Mostly here, you folks get to hear about the good runs. Or maybe the hard parts of the good runs. Or the good parts of the hard runs.
But every once in a while, you have a bad, ugly run. No good in it, but that you did it, and didn’t die.
I knew this, because other people tell me it, all the time. They tell me on their blogs, with their inspirational slogans, and with their helpful horror stories when I talk about a wet run, or a long run, or a tiring run.
However, as of last Thursday, I have my own story.
It all started innocently. Stephanie and I had been travelling all week, since driving from Michigan to Virginia on Saturday. We had slept in 4 beds over 5 nights, travelled by train, foot, and car all over the greater DC area. We had enjoyed two big parties, slept in or risen early, made up our schedule by responding to text messages and facebook posts. I had run a 5 mile run on Sunday, a race on Monday, and then coasted for two days. But by Thursday afternoon, feeling guilty about food, and feeling lost without a run scheduled, I announced I would go for a run before Steph’s father arrived home.
I’d run in the area before, and knew it was hilly. I had been outside in the area all week, and knew it was hot. I hadn’t planned much of a run, and didn’t feel like I had much energy for one. I resolved to get outside, exorcise those demons, and exercise my too-quick-to-adapt-to-vacation keister. If I did 2 or 3 miles I would be satisfied, and enjoy my dinner without guilt.
I got out the door, and everything felt fine, once my legs were under me and moving. I headed toward a route I had run before, a 3 mile loop, thinking I would run it backwards for some novelty. Then, in a fit of spontaneity, I decide to add a short loop to it, by staying out on the roads that I thought ringed the cluster of housing developments.
See, I had run my first mile through the developed land in the center, land that had been scoured clean by bulldozers and developed in lots, 10 and 20 at a time. The trees there, even the oldest ones, were in backyards, hiding behind the houses, shading the homes, and blocking cool breezes. The road was hot, exposed to the sun, sheltered from the breeze. When I hit New Cut road, it was like an oasis. New Cut road was an old road, seemingly cut by hand and not razed by bulldozer. It ran by following the land, going around land people owned, trees the roadbuilders didn’t want to or couldn’t easily cut down, and traced along the path of a brook rather than bulling over it. Tall trees hovered along both sides of the road. The road itself disappeared around corner after corner as it wound its way down hill. Sure, I had to dodge cars with my heart in my throat, and more than once I hopped off the road onto the shoulder rather than risk getting run down, but it was cool, and lovely. And based on my previous runs on sections south and east of this spot, I should have only added a half mile to my 2-3 mile loop, depending on how much of the neighborhood I ran through afterwards.
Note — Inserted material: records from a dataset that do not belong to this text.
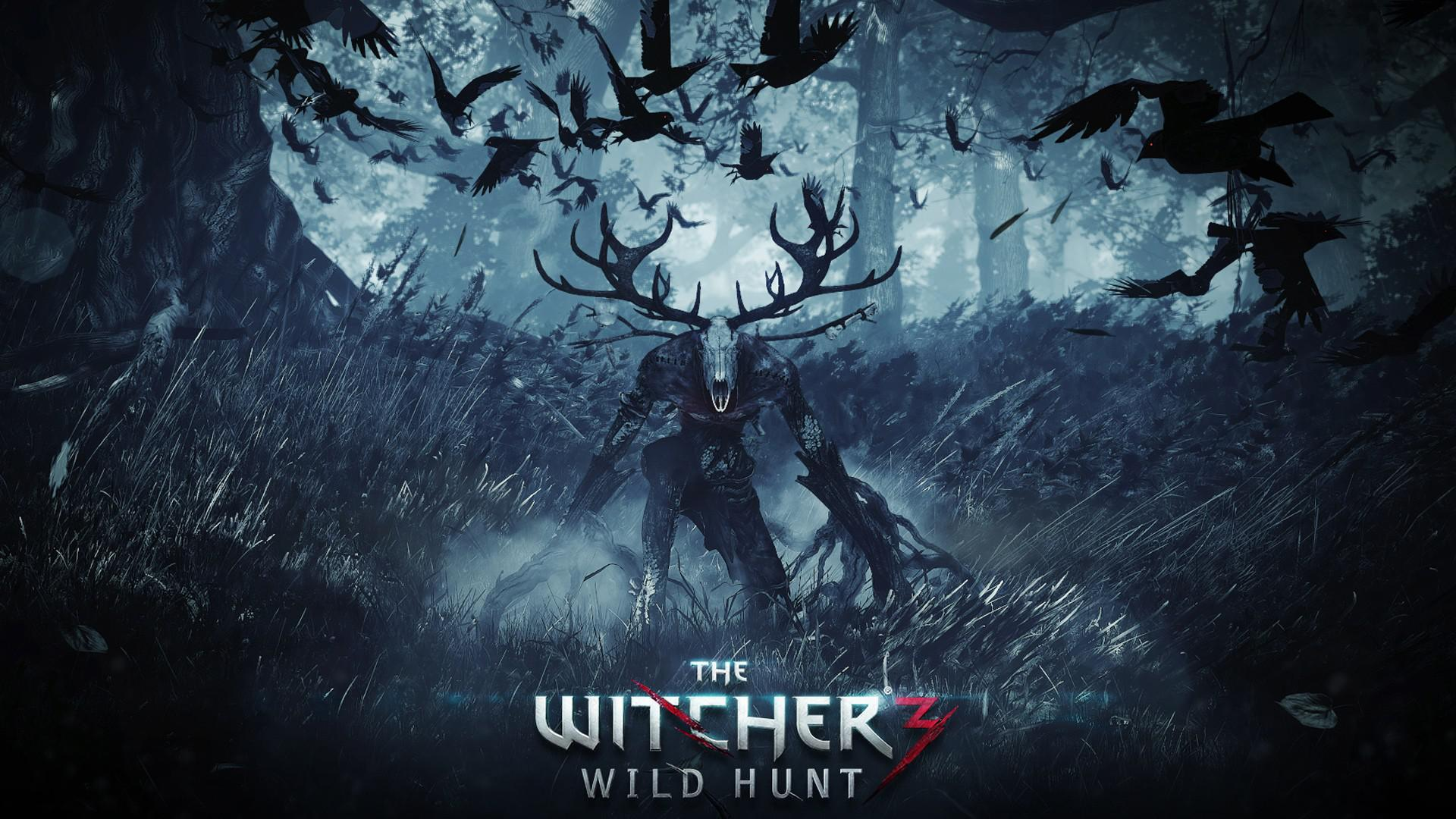 the_witcher_3_wild_hunt-1501289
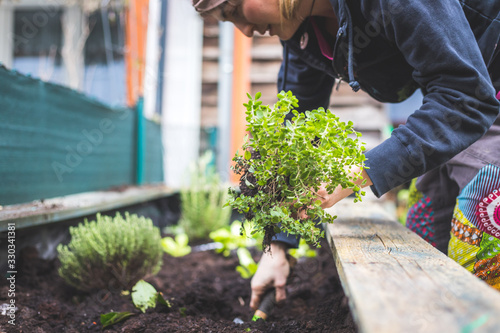 Fototapeta Urban gardening: Woman is planting fresh vegetables and herbs on fruitful soil in the own garden, raised bed. obraz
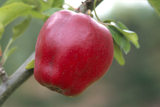 "A ""Crimson Queening"" apple at Berrington Hall during September"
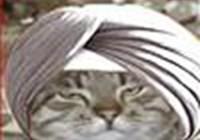 turbincat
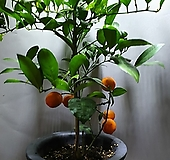 레몬나무 황금레몬나무 중대품 공룡꽃식물원 과실수 385|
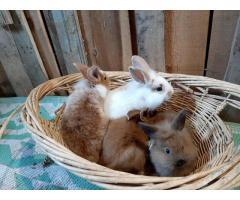 Bunnies Lionhead Rex mix rabbits in need of a new home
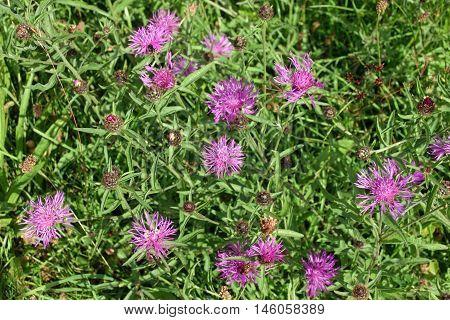 Greater Knapweed Flowers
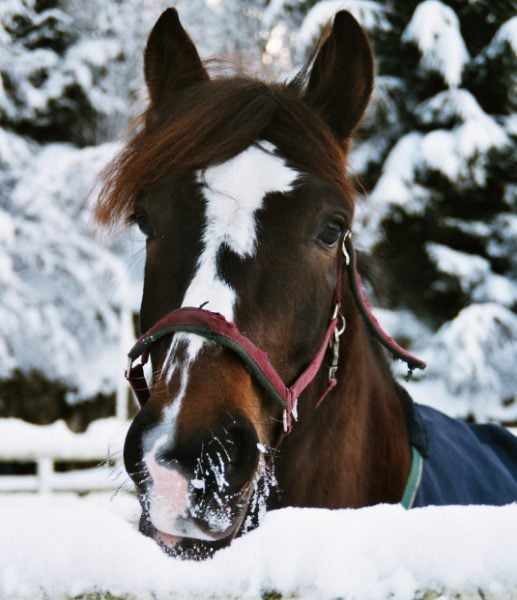 5 Cold Weather Tips to Keep Horses Safe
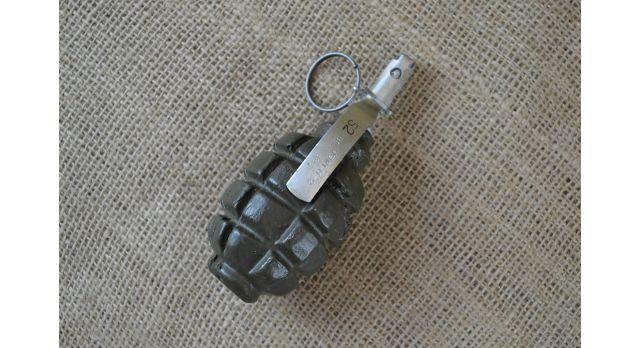 Муляж гранаты Ф-1 [мт-200]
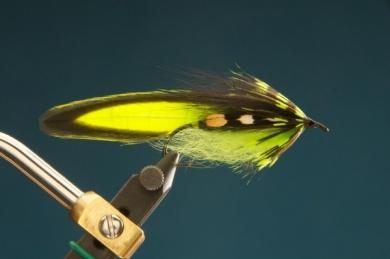 Fly tying - F & H Matuka - Step 10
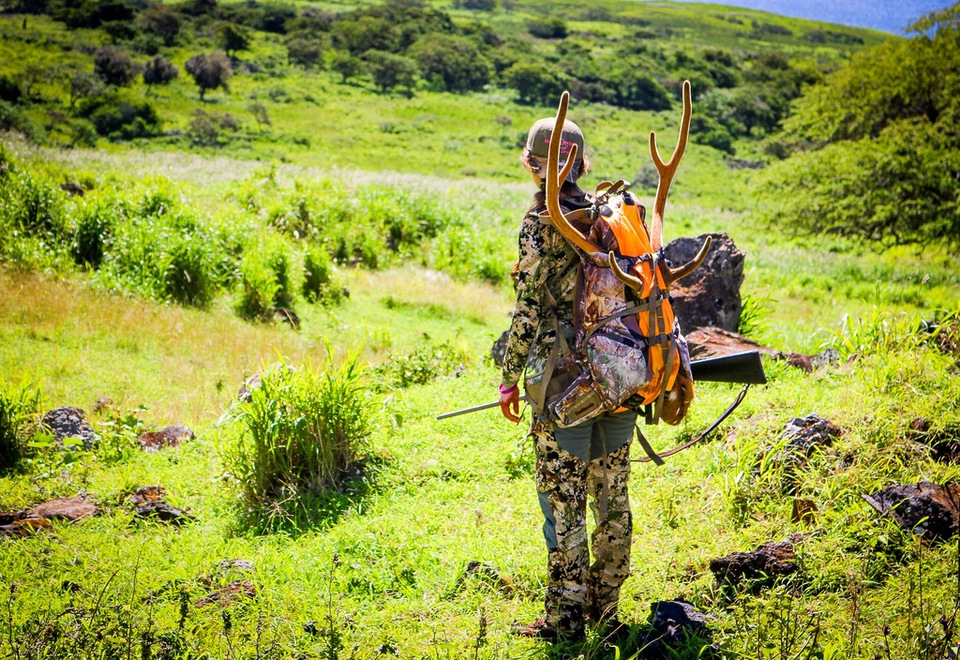 Axis Deer Hunting in Hawaii 2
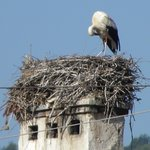The local stork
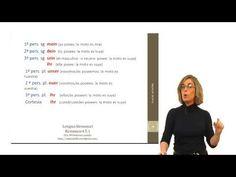 Alemán para hispanohablantes: Pronombres posesivos (Fase 1)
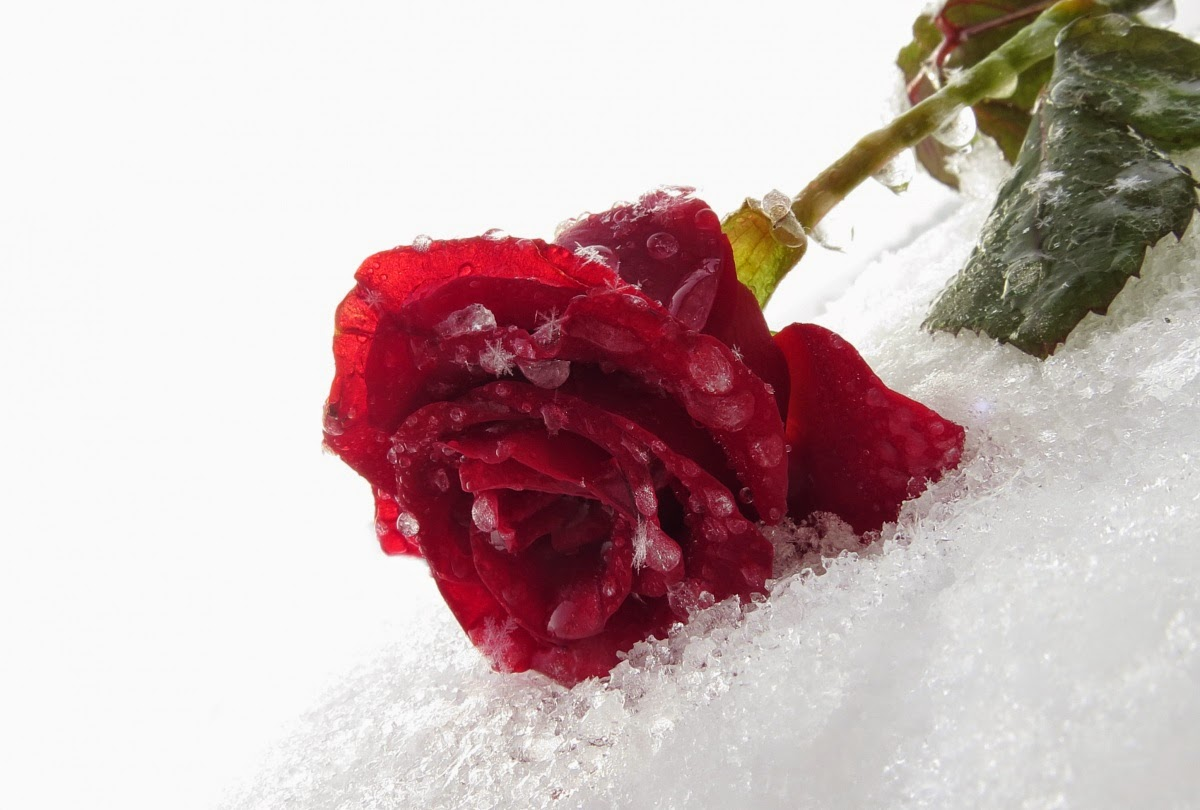 Roses Lover,Ice,Most Beautiful Flowers,Nature Images,Latest Nature Wallpaper,Latest  Roses Profile Picture,Flowers Background,Images For Whatsapp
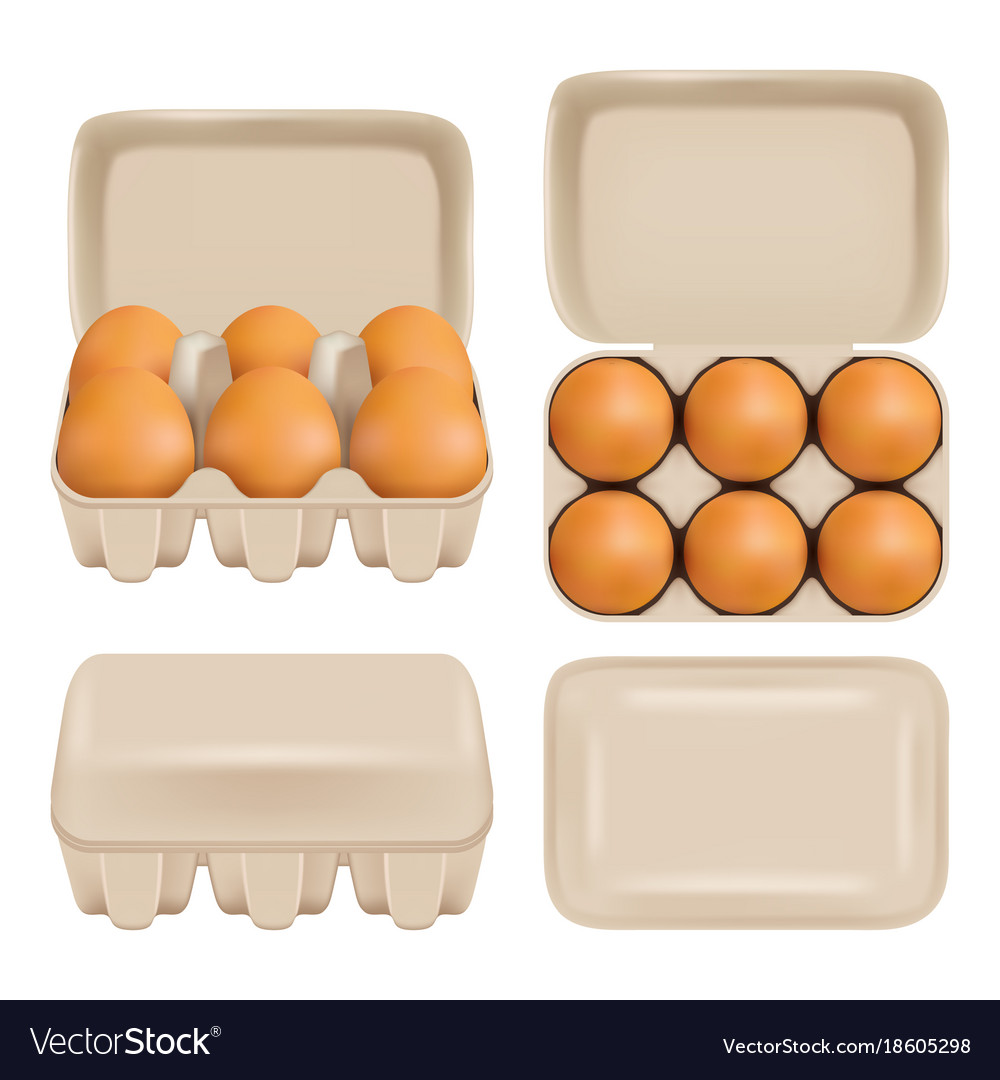 Egg Carton Consumer Pack Set Royalty Free Vector Image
The two roads surrounding the developed area in between actually split in a Y, about 2 miles away. By the time I met College Ave at the split, and started running south and east back toward home, I had already come 2.5 miles away. 2.5 miles downhill, basically. So I ran a hard 2+ miles back, with the sun glaring down on me for most of it. All the comfortable shade of the prior road was gone, and I hadn’t brought any water, so by 4 miles I was running out of energy.
I ended up walking and jogging the end of it, my heart pounding when I ran, my mouth dry. I was tired, muscles, body and soul, and I hobbled my way home. Still, for some reason I didn’t stop my watch, and call it a successful 4 mile run with a 0.5 mile walk home. I wanted to own my failure, to see what it looked like to be unable to push, but to keep trying.
I got back to the house, my whole body spent. I mumbled something about wanting gatorade at Stephanie, and laid down on the ground. Her father is a single man, and there was no Gatorade to be found, but some pouches of Capri Sun (no doubt the leftovers from his nephews visiting the prior weekend) were bouncing around the refrigerator. Stephanie leaned one on my cheek as I lay on the hard, thinly carpeted floor of the basement, and whined about my performance. I slurped the lemonade out of the foil container, and moaned for another. Once that was done I lay there, cursing the sun, and the roads, and my hubris to go out ‘exploring’ on a run with nothing but my clothes and garmin.
Still, I went for another run on Saturday, and Monday, and Wednesday. Each one a good run in their way. So I guess the bad ones come and go.